What to produce:
Answer these from the Wikidata notebook excerpt:
1. What number is passed to within_radius in the Palo Alto searches?
2. Which value is given for target_wiki in the kl_divergence call?
3. Which place is resolved in the final line of code?

Passage to read:
::::::::
Many Wikipedia articles also contain co-ordinates within Wikidata. That means we can do searches relative to a locality. For example, the most culturally relevant tourist attractions near Palo Alto

In [None]:
palo_alto = df.wl.resolve("Palo Alto, California", col="enwiki_title")
palo_alto.wl.within_radius(df, 50).wl.instance_of(Concepts.TOURIST_ATTRACTION).wl.top_ranked('enwiki', n_display)[['sample_label', 'enwiki_pagerank']]

This also works with other Wikipedias, for example what are more culturally relevant tourist attractions to Italians than English speakers?

In [None]:
palo_alto = df.wl.resolve("Palo Alto, California", col="enwiki_title")
palo_alto.wl.within_radius(df, 50)\
    .wl.instance_of(Concepts.TOURIST_ATTRACTION)\
    .wl.kl_divergence(base_wiki="enwiki", target_wiki="itwiki", importance_weight=5)\
    .nlargest(n_display, "kl_divergence")\
    [['sample_label', 'kl_divergence']]

Perhaps this is more interesting when we consider tourist attractions or museums in other countries. What do English speakers find in Rome?

In [None]:
rome = df.wl.resolve("Rome", col="enwiki_title")
::::::::
Exercise data:
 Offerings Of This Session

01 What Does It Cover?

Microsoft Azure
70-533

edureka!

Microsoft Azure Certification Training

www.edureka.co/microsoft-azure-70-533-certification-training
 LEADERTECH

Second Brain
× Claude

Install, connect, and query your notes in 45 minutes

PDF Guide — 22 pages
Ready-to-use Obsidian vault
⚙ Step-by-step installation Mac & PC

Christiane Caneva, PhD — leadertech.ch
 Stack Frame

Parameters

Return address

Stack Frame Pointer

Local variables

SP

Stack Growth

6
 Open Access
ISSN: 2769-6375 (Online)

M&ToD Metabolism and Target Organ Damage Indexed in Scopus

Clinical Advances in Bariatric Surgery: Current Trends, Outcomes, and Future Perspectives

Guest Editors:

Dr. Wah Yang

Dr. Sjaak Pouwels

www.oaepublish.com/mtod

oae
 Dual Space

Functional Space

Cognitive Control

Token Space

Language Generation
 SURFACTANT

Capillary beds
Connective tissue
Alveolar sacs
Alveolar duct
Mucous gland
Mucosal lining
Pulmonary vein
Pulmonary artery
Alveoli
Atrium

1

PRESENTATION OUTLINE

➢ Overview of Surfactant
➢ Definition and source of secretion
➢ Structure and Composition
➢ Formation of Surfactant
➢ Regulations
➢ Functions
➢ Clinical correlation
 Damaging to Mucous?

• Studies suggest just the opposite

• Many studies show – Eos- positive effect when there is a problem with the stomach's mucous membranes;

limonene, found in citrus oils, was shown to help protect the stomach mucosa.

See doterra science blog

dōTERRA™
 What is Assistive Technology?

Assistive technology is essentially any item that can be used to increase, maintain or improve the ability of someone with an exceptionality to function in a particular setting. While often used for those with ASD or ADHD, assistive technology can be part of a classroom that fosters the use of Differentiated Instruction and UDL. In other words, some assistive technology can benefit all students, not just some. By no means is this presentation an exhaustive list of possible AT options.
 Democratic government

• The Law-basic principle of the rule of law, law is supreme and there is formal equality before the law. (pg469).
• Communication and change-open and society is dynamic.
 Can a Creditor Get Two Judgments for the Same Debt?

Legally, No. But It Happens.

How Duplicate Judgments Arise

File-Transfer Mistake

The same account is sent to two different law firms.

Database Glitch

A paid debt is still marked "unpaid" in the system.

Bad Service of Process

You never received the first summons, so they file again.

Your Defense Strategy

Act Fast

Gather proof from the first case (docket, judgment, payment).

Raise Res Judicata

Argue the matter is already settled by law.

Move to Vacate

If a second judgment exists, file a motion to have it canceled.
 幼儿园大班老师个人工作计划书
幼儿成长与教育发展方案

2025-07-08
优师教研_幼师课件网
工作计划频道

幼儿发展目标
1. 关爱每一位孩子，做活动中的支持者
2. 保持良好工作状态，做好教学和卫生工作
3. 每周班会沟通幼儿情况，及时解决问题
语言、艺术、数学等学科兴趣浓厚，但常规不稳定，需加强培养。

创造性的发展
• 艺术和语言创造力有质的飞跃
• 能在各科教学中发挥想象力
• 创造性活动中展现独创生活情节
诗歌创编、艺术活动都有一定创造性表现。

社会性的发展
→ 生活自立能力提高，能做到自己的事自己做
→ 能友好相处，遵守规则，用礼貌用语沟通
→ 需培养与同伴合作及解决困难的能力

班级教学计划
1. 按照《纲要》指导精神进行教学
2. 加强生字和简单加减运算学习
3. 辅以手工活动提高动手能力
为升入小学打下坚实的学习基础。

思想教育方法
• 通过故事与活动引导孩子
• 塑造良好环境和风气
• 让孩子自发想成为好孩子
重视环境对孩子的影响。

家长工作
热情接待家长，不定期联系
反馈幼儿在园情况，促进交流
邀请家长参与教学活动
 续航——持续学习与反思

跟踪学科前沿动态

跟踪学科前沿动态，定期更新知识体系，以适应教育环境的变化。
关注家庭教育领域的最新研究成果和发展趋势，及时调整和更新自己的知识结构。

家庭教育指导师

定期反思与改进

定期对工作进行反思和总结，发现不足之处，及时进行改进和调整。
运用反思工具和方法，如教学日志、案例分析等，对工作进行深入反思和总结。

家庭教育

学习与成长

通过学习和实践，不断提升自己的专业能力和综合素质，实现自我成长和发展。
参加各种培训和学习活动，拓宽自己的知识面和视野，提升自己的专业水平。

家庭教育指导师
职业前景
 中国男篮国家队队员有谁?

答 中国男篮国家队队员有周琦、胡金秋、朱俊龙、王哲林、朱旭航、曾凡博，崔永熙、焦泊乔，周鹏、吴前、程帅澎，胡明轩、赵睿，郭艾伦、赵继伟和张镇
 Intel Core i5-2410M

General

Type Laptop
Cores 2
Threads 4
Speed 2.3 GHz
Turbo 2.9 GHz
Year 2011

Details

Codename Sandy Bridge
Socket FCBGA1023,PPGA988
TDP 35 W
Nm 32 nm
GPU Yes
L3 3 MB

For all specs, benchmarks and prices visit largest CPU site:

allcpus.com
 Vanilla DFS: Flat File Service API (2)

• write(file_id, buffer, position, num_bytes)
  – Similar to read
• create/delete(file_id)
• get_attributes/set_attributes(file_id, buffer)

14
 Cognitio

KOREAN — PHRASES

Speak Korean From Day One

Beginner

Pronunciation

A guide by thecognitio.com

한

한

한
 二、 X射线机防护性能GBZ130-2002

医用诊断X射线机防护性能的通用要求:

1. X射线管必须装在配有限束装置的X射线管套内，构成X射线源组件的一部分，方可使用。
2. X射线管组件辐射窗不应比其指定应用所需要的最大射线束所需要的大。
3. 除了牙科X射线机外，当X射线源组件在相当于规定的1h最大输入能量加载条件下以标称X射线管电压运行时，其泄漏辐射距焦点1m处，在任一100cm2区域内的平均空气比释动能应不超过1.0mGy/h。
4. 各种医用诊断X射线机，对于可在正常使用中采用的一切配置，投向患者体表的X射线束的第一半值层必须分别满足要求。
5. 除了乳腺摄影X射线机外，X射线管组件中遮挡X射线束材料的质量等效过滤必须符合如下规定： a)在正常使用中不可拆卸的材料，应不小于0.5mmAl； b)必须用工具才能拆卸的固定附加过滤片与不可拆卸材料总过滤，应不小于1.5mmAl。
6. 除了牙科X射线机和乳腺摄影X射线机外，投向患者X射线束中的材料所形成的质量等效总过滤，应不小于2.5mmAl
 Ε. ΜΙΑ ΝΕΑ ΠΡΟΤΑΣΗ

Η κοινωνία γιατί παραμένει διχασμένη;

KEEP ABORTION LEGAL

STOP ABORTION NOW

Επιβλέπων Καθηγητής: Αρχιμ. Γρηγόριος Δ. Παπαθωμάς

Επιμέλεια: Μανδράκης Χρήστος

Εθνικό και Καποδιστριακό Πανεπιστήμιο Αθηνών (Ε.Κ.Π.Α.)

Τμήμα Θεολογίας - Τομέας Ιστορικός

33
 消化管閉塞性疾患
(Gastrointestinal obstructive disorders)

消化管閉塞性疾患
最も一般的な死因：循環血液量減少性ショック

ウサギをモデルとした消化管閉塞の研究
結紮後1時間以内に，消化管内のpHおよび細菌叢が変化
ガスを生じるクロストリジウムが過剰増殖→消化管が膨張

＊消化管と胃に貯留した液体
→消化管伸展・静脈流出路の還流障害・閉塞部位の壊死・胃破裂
::::::::
Expected output:
1. 50
2. "itwiki"
3. "Rome"